Hi all and thanks for the discussion about 2.4. I have cc'd the Talk list so that everyone can see this discussion as it is precisely the type of conversation that we want to have happen in our community space.
What I take away from the discussion thread is that there is a tension between taking on the merging work now versus shifting that work to a later point in our development schedule so that the immediate needs of deployments at UCB might instead be more efficiently addressed (based on current resource constraints). The merging work has been talked about and pushed out for over a year now so the landscape looks different from the deployer perspective than it once did, yet the change to the model that the merging work represents remains critical to the long-term viability of the software for future deployers.
A couple of questions that come to mind are:
What do we lose by not doing the merging work now?
I think that the answer is (based on Patrick's comments below) that we lose the ability to extend repeatable groups, and we lose support for localization (neither of which we have now). Is that correct? Chris, you pointed out that UCB has already addressed repeatable groups through a work-around. Chris Pott has confirmed that he has had to do the same thing at SMK and I suspect that MMI and Walker have had to as well (but I don't know for certain- Jesse, Chris, Nate please chime in if you are so moved). This means that while the merging work will make extending repeatable groups easier, more efficient and effective in the future, current deployers won't necessarily benefit from the change to the model right now. Same goes for localization.
The other work defined for 2.4 ensures that we gain support for preferred and non-preferred terms and support for non-default vocabularies and is defined as a low-risk, achievable set of deliverables for a 2-week development sprint.
What is prevented from being developed in releases 2.6, 2.7, and 2.8 if we do not do the merging work now?

● ● ● ●

**EXERCISE INSTRUCTIONS**:
**1)** In the 2.4 planning message, copy out everything from "I think that" down to "goes for localization.".
**2)** List every software release number mentioned in the 2.4 planning message.
**3)** Translate this sentence from the 2.4 planning message into Spanish: "What do we lose by not doing the merging work now?"
Work solely from the 2.4 planning message above.

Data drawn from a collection
● ● ● ●

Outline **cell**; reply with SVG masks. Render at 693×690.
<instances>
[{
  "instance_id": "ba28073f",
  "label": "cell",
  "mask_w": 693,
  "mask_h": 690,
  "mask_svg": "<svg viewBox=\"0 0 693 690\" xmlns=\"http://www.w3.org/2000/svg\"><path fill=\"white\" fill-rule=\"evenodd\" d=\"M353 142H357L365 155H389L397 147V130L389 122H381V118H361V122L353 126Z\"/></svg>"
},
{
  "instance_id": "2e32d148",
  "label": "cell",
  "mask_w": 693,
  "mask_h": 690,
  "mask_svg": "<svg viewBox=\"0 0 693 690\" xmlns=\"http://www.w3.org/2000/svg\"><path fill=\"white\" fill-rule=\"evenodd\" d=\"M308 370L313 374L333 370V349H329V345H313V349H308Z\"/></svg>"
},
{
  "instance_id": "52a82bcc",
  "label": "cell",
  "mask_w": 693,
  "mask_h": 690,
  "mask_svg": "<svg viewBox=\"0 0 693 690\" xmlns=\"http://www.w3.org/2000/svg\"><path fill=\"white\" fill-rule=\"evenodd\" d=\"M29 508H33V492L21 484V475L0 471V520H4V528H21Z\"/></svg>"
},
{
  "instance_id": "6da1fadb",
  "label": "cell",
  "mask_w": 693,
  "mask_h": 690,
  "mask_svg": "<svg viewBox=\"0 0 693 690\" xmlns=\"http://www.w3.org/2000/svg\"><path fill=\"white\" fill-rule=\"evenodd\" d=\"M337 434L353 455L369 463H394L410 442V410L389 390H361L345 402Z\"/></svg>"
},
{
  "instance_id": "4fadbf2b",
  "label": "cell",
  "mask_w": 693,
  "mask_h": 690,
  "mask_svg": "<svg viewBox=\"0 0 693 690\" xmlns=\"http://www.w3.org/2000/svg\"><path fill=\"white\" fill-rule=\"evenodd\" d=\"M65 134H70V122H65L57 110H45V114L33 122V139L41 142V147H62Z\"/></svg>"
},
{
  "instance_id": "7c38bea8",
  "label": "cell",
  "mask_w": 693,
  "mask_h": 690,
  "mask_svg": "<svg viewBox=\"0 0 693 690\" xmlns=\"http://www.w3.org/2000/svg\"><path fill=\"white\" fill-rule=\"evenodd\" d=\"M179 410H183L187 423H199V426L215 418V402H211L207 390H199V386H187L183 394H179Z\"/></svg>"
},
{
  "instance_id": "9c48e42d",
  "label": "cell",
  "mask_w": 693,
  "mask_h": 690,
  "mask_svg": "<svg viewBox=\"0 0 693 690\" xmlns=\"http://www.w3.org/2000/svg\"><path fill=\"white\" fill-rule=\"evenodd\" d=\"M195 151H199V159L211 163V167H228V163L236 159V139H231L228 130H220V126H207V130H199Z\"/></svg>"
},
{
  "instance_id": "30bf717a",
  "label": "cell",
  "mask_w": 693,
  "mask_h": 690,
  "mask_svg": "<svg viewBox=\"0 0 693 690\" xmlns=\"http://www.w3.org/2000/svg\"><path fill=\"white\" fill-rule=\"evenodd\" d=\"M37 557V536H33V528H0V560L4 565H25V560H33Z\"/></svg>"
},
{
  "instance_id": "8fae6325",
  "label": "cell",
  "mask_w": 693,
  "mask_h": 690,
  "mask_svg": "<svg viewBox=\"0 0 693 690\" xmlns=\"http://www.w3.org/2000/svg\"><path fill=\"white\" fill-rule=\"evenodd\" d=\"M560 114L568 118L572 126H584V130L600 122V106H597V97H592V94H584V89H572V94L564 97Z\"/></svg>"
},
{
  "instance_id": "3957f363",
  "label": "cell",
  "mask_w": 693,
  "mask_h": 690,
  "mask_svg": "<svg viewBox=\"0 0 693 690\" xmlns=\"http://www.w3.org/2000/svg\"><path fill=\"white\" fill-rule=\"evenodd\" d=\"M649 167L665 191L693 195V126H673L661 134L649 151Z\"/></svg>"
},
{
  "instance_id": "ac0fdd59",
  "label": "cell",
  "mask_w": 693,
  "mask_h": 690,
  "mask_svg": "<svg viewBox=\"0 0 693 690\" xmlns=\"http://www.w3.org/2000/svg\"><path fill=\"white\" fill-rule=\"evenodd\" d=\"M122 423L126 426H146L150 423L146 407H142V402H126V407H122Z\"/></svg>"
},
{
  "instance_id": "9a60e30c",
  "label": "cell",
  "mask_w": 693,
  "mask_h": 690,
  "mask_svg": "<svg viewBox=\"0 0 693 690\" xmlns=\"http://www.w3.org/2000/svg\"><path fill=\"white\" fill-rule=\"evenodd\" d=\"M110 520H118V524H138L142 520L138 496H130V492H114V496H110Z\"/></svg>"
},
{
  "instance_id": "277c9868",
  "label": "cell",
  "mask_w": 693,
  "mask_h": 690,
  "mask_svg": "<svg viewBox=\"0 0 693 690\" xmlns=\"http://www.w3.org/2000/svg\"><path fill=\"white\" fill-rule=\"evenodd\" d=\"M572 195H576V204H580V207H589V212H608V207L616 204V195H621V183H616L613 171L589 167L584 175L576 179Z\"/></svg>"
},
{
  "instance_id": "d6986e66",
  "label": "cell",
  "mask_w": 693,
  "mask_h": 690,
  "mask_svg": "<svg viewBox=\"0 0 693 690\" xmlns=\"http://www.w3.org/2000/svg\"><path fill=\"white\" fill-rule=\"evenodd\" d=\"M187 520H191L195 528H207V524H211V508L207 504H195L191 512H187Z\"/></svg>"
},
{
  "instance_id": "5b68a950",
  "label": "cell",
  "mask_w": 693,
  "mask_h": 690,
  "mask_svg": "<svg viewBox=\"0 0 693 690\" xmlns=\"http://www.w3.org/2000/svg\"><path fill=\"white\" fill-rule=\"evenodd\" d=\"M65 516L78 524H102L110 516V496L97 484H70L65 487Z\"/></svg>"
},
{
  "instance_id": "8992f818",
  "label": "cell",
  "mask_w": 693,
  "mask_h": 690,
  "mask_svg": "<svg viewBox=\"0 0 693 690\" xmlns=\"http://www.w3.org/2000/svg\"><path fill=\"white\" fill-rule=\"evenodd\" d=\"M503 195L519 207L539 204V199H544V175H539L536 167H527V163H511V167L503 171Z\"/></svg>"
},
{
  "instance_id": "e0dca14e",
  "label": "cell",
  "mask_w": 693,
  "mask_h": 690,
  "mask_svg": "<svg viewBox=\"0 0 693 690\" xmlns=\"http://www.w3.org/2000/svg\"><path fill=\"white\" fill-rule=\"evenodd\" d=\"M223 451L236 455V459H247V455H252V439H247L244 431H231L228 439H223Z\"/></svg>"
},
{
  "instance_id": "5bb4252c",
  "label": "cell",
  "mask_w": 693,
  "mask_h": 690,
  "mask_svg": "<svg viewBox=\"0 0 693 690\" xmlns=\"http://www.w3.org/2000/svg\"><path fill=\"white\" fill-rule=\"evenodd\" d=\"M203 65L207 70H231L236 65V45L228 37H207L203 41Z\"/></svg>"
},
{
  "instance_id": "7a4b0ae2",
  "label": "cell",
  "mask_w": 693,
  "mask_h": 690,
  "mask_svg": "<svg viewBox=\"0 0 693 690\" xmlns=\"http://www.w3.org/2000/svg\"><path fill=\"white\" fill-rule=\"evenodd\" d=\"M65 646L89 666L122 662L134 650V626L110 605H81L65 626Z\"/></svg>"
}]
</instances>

● ● ● ●

**RESULTS**:
**1)**
I think that the answer is (based on Patrick's comments below) that we lose the ability to extend repeatable groups, and we lose support for localization (neither of which we have now). Is that correct? Chris, you pointed out that UCB has already addressed repeatable groups through a work-around. Chris Pott has confirmed that he has had to do the same thing at SMK and I suspect that MMI and Walker have had to as well (but I don't know for certain- Jesse, Chris, Nate please chime in if you are so moved). This means that while the merging work will make extending repeatable groups easier, more efficient and effective in the future, current deployers won't necessarily benefit from the change to the model right now. Same goes for localization.

**2)** 2.4, 2.6, 2.7, 2.8

**3)** ¿Qué perdemos al no hacer ahora el trabajo de fusión?